## This is a code to clean the data for customer feedback clustering and topic modeling
### Authors: Mahdi Rasouli, Amir Abdollahi, Christian Bonato

### Importing the necessary libraries

In [37]:
import numpy as np
import pandas as pd
from os import path as Path
import datetime
import re
import nltk
nltk.download('wordnet')
nltk.download('stopwords')
from nltk.corpus import stopwords
stop_words = stopwords.words('english')
stop_words.extend(['from', 'mebank','um','umm','ummm','hi','hello','hey','heyyyyy','fyi'])

[nltk_data] Downloading package wordnet to
[nltk_data]     /Users/amir.abdollahi/nltk_data...
[nltk_data]   Package wordnet is already up-to-date!
[nltk_data] Downloading package stopwords to
[nltk_data]     /Users/amir.abdollahi/nltk_data...
[nltk_data]   Package stopwords is already up-to-date!

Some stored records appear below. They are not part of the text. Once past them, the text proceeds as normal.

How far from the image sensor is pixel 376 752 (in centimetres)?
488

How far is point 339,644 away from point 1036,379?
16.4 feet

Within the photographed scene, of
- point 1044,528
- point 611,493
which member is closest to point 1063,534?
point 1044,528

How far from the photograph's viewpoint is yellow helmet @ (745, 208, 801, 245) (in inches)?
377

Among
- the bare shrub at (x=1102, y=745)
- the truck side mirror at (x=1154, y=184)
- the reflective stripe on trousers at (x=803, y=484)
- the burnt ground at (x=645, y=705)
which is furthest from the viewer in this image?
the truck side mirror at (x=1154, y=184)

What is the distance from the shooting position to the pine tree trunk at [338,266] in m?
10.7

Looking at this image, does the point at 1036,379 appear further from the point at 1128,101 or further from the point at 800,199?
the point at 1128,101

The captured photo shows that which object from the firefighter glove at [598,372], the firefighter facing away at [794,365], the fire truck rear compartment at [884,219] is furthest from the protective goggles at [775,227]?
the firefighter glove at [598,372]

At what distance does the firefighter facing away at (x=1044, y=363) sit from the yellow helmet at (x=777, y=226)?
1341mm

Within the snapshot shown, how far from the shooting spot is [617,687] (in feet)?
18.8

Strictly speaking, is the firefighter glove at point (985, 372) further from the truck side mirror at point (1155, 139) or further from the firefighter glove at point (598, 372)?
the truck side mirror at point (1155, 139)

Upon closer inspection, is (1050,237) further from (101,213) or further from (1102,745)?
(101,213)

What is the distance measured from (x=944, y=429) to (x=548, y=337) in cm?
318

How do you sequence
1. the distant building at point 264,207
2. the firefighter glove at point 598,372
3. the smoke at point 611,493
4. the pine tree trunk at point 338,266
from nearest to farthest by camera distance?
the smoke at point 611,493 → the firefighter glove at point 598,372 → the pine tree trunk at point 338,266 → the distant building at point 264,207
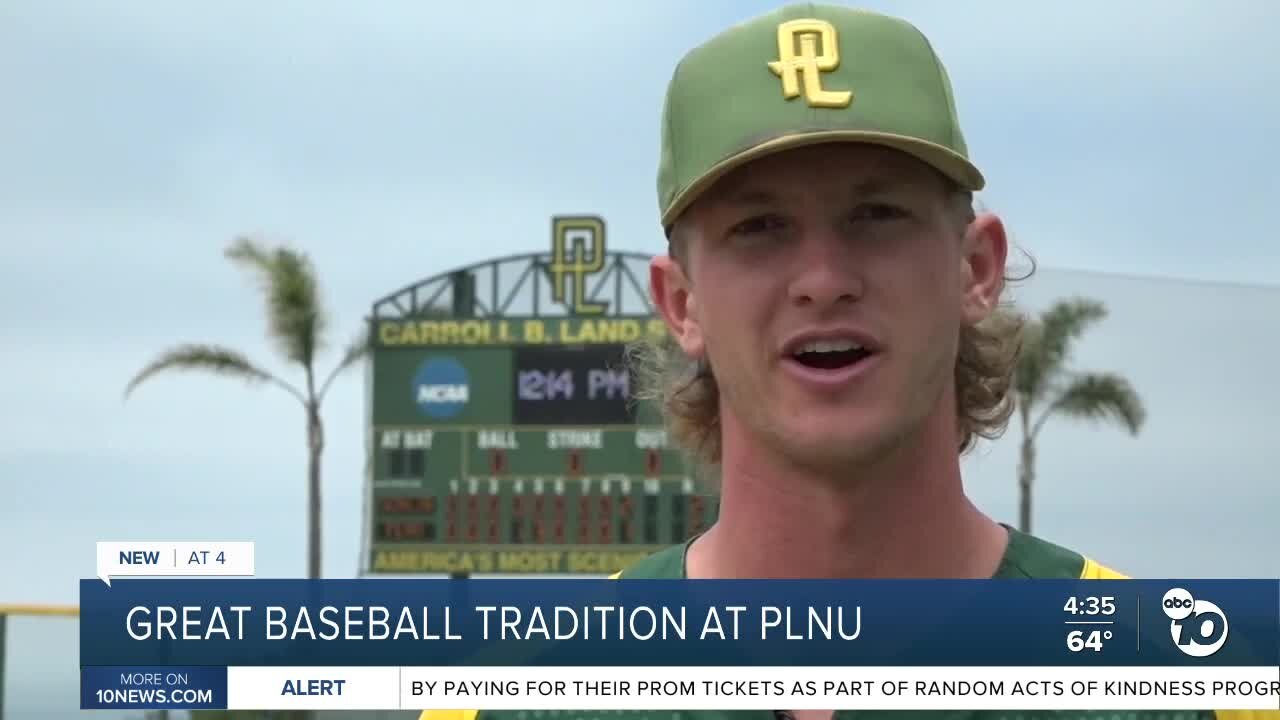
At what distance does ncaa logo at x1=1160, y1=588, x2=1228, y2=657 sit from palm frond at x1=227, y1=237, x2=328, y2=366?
1771 cm

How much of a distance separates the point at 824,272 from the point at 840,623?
60cm

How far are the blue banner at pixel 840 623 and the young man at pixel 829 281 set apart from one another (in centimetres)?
6

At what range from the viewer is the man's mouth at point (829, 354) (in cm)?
225

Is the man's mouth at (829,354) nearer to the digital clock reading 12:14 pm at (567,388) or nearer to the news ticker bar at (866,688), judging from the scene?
the news ticker bar at (866,688)

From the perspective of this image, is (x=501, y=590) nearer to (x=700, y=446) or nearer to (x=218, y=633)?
(x=700, y=446)

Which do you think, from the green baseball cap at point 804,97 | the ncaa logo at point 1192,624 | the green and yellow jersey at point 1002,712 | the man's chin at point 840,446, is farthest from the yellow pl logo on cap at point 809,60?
the ncaa logo at point 1192,624

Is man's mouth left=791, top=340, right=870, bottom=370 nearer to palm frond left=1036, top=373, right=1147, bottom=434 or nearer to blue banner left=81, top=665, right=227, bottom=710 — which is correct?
blue banner left=81, top=665, right=227, bottom=710

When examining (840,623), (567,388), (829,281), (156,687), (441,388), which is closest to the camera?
(829,281)

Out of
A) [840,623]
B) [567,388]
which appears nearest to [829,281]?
[840,623]

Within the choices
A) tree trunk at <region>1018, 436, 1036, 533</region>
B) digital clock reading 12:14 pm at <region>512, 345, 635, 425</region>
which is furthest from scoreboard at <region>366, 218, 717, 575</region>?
tree trunk at <region>1018, 436, 1036, 533</region>

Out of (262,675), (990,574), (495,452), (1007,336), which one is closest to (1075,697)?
(990,574)

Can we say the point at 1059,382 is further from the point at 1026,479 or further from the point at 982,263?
the point at 982,263

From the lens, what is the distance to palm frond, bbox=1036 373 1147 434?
18250 mm

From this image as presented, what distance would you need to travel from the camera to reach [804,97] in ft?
7.53
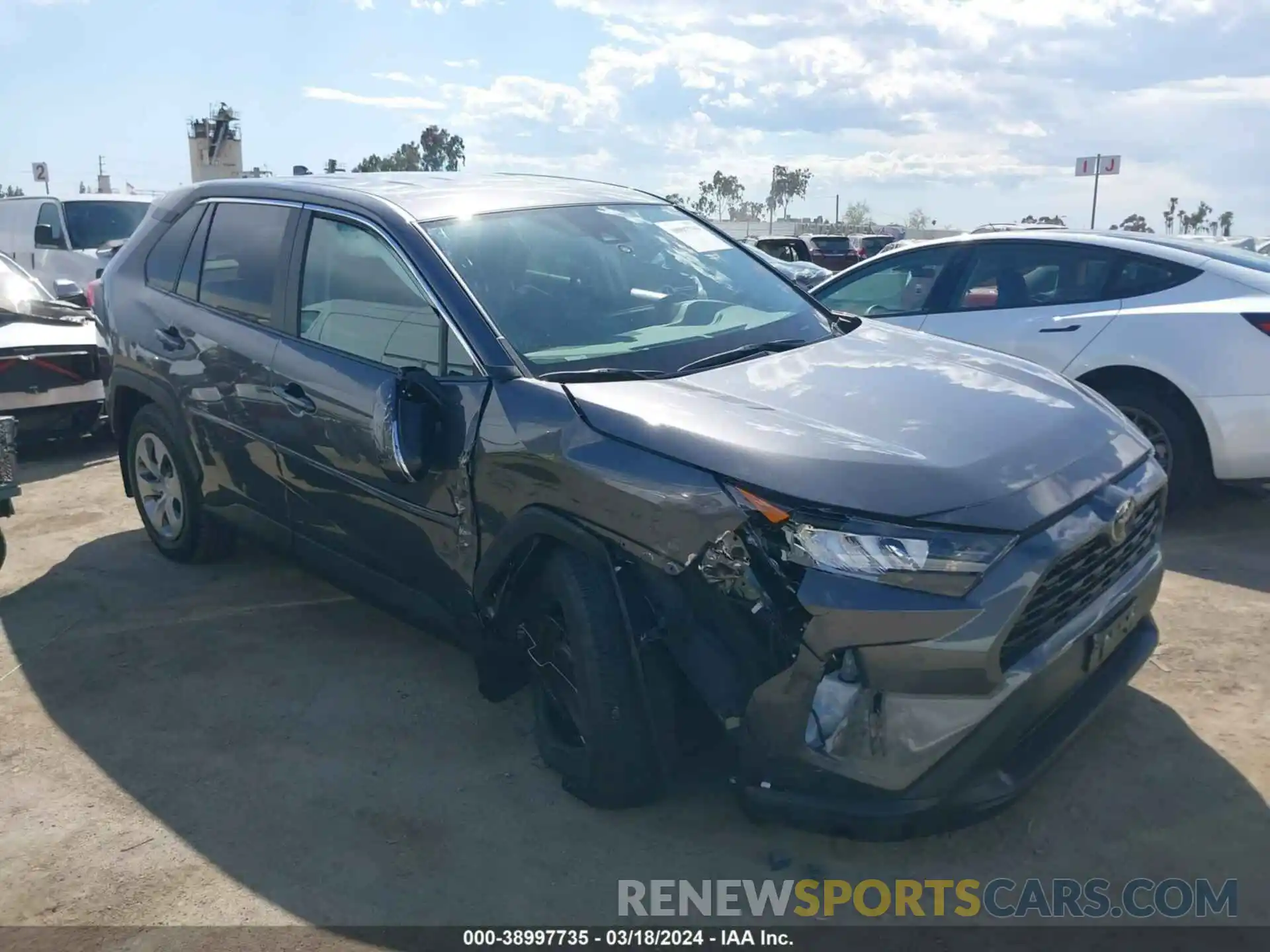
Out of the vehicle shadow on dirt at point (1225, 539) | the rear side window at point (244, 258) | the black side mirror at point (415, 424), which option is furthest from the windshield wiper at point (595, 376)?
the vehicle shadow on dirt at point (1225, 539)

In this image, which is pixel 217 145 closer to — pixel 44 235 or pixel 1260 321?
pixel 44 235

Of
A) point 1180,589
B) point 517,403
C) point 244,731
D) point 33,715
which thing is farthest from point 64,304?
point 1180,589

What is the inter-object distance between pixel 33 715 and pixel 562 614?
2.27 m

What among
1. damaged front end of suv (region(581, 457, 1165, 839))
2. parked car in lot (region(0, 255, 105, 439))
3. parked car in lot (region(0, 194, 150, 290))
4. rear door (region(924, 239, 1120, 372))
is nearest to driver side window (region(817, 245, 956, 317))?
rear door (region(924, 239, 1120, 372))

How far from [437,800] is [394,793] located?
0.15 m

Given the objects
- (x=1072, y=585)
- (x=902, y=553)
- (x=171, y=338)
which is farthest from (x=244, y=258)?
(x=1072, y=585)

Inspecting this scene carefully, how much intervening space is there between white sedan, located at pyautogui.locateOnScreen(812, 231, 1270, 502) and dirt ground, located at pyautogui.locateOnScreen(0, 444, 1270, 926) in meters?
0.92

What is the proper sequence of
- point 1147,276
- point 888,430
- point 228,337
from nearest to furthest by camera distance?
point 888,430
point 228,337
point 1147,276

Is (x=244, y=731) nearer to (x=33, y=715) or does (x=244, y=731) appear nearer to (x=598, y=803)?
(x=33, y=715)

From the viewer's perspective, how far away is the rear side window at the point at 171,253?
16.8ft

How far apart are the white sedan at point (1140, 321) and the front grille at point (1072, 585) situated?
8.12 feet

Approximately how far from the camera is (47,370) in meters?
7.32

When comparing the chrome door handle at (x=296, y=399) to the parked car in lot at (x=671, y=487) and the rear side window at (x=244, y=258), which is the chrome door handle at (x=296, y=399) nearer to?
the parked car in lot at (x=671, y=487)

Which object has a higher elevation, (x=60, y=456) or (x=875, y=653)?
(x=875, y=653)
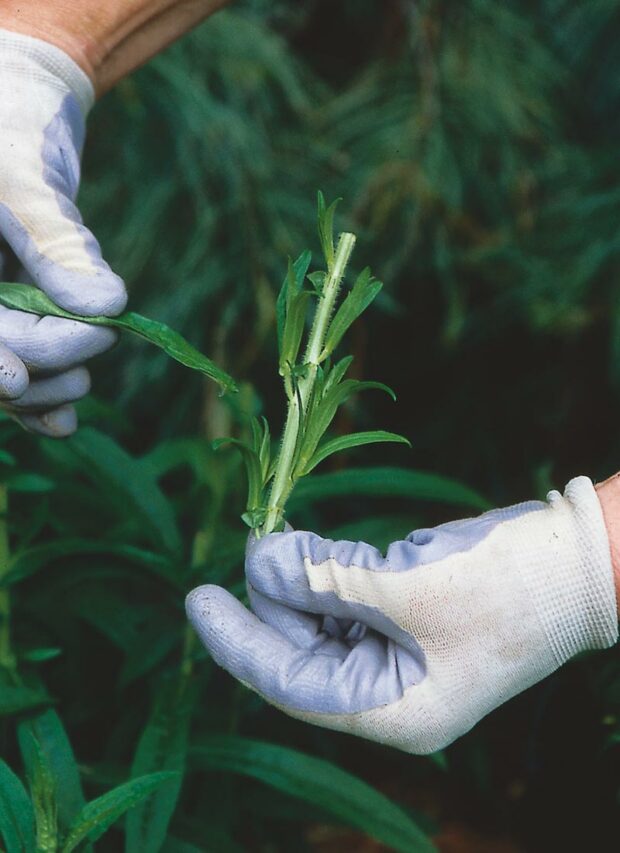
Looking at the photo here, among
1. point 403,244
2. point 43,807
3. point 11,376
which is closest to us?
point 43,807

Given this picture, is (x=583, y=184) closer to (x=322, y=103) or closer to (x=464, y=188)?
(x=464, y=188)

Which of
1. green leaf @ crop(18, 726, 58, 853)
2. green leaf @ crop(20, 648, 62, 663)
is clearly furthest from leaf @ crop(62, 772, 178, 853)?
green leaf @ crop(20, 648, 62, 663)

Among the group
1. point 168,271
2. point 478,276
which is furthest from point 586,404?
point 168,271

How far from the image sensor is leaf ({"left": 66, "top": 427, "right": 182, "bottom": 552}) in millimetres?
1396

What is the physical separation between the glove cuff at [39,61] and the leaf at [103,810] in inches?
32.4

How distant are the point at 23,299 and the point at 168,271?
3.52ft

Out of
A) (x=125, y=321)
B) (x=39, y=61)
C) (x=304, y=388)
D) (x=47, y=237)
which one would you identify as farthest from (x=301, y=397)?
(x=39, y=61)

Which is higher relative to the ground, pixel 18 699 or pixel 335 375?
pixel 335 375

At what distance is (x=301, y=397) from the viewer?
0.97 metres

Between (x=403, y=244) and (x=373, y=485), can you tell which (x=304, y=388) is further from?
(x=403, y=244)

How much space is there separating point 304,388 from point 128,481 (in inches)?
20.1

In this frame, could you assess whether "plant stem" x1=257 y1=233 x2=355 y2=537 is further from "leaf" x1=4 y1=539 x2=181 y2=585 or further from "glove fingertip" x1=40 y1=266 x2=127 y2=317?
"leaf" x1=4 y1=539 x2=181 y2=585

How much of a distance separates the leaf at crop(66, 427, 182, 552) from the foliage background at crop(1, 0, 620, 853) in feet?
0.56

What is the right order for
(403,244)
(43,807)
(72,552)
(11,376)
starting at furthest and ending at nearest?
1. (403,244)
2. (72,552)
3. (11,376)
4. (43,807)
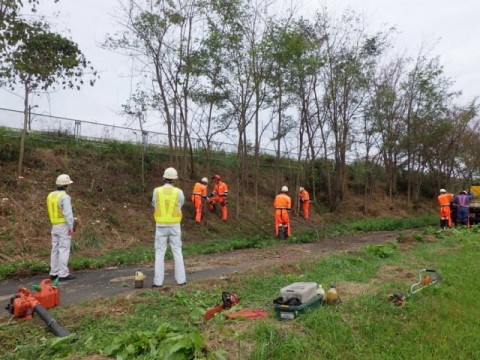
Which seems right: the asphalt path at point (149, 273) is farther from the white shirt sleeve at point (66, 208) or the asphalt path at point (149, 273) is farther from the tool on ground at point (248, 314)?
the tool on ground at point (248, 314)

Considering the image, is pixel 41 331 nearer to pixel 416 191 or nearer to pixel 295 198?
pixel 295 198

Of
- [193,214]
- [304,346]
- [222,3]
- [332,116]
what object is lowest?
[304,346]

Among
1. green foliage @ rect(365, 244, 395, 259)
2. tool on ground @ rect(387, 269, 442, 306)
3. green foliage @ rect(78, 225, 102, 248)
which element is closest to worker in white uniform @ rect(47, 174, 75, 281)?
Result: green foliage @ rect(78, 225, 102, 248)

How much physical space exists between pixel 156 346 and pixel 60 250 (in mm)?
5349

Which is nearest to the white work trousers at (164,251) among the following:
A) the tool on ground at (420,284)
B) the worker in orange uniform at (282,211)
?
the tool on ground at (420,284)

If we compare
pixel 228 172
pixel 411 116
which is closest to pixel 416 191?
pixel 411 116

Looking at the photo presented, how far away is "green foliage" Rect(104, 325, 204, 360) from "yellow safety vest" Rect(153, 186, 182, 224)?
11.4ft

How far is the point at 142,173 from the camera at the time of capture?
1914cm

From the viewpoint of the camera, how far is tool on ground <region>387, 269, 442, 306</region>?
627 centimetres

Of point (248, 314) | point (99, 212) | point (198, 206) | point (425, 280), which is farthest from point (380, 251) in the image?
point (99, 212)

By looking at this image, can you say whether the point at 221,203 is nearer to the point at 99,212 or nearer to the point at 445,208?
the point at 99,212

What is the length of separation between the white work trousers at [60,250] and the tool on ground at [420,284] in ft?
20.6

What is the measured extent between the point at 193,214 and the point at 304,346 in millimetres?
13889

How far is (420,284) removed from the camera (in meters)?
7.46
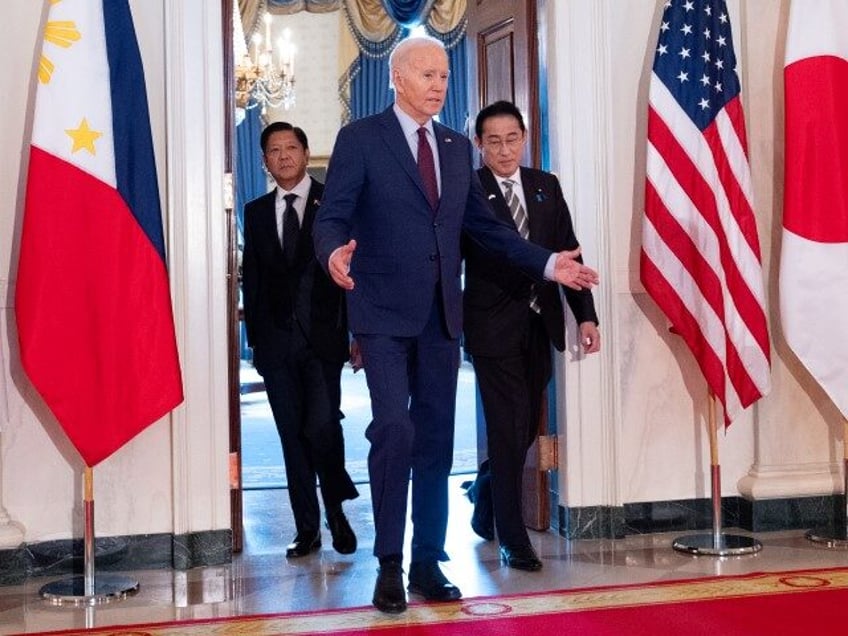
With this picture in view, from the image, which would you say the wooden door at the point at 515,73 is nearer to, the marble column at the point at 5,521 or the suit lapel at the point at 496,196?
the suit lapel at the point at 496,196

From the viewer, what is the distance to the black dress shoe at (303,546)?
4.85 metres

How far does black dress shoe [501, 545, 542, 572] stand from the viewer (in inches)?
175

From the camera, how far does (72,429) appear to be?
4266mm

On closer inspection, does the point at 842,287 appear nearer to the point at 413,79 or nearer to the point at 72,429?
the point at 413,79

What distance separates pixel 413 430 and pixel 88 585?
131cm

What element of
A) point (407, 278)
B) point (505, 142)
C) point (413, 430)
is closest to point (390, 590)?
point (413, 430)

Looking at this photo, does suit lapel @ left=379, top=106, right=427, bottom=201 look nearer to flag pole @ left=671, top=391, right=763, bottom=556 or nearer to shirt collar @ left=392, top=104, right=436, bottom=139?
shirt collar @ left=392, top=104, right=436, bottom=139

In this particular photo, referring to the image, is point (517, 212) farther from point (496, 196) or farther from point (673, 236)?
point (673, 236)

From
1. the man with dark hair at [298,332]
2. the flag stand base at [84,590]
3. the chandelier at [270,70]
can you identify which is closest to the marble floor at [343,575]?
the flag stand base at [84,590]

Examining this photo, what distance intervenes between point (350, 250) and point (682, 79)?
1.98 meters

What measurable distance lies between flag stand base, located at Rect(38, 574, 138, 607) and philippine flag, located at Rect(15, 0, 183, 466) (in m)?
0.44

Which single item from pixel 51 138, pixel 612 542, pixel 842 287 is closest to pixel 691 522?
pixel 612 542

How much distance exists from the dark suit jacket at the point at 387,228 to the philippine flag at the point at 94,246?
87 centimetres

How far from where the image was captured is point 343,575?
445 cm
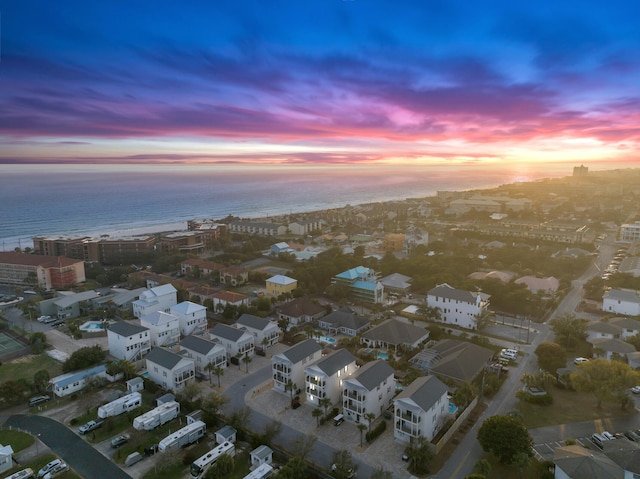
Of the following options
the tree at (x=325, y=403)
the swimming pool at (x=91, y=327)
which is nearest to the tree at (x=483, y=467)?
the tree at (x=325, y=403)

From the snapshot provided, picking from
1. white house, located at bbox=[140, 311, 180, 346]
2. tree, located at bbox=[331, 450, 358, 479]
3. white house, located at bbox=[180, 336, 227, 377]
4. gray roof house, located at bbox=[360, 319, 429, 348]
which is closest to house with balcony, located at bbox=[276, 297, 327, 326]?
gray roof house, located at bbox=[360, 319, 429, 348]

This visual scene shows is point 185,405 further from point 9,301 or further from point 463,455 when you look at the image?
point 9,301

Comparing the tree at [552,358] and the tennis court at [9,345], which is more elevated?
the tree at [552,358]

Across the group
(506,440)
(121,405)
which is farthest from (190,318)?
(506,440)

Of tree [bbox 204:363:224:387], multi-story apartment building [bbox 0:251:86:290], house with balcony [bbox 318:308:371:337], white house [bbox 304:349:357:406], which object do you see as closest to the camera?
white house [bbox 304:349:357:406]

### Defining the functions

In [38]:
def preprocess_text(text, flg_clean=True, flg_tweet=True, flg_stemm=False, flg_lemm=False, lst_stopwords=None):

	## Tweet preprocessor
	if flg_tweet == True:
		import preprocessor as p
		# remove url, mention,emoji, smily, and numbers (keeping hashtags)
		p.set_options(p.OPT.URL, p.OPT.MENTION, p.OPT.EMOJI, p.OPT.SMILEY, p.OPT.NUMBER)
		text=p.clean(text)

	## Tweet preprocessor
	if flg_clean == True:

		# Remove mentions
		text = re.sub(r'/^(?!.*\bRT\b)(?:.+\s)?@\w+/i', '', text)
		text = re.sub('@', '', text)
		
		# Replace Emails
		text = re.sub('\S*@\S*\s?', '', text)

		# Remove links
		text = re.sub('http\S*', '', text)

		# clean hashtags (just removing the hashtag)
		# #text = re.sub('#\S*', '', text)
		text = re.sub('#', '', text)

		# Remove unacceptable characters/emojis
		text = re.sub('\S*ü\S*\s?', '', text)
		text = re.sub('\S*ò\S*\s?', '', text)
		text = re.sub('\S*ä\S*\s?', '', text)
		text = re.sub('\S*ô\S*\s?', '', text)


		# Remove new line characters
		text = re.sub('\s+', ' ', text)

		# convert to lower case
		text=text.lower()

		## clean (convert to lowercase and remove punctuations and characters and then strip)
		#text = re.sub(r'[^\w\s]', '', str(text).lower().strip())
		
		# Remove distracting single quotes
		#text = [re.sub("\'", "", sent) for sent in text]

			
	## Tokenize (convert from string to list)
	lst_text = text.split()    ## remove Stopwords

	if lst_stopwords is not None:
		lst_text = [word for word in lst_text if word not in lst_stopwords]
		
	## Stemming (remove -ing, -ly, ...)
	if flg_stemm == True:
		ps = nltk.stem.porter.PorterStemmer()
		lst_text = [ps.stem(word) for word in lst_text]
		
	## Lemmatisation (convert the word into root word)
	if flg_lemm == True:
		lem = nltk.stem.wordnet.WordNetLemmatizer()
		lst_text = [lem.lemmatize(word) for word in lst_text]
		
	## back to string from list
	text = " ".join(lst_text)
	
	return text

### Reading the input data from AWS S3 


In [39]:
s3_data_dir="s3://ds-rg271/data"
input_data_url = Path.join(s3_data_dir,"labelled/mebank_tweets_1_year_labelled.csv")
input_data=pd.read_csv(input_data_url)

In [40]:
print("Shape of the input data is:", input_data.shape)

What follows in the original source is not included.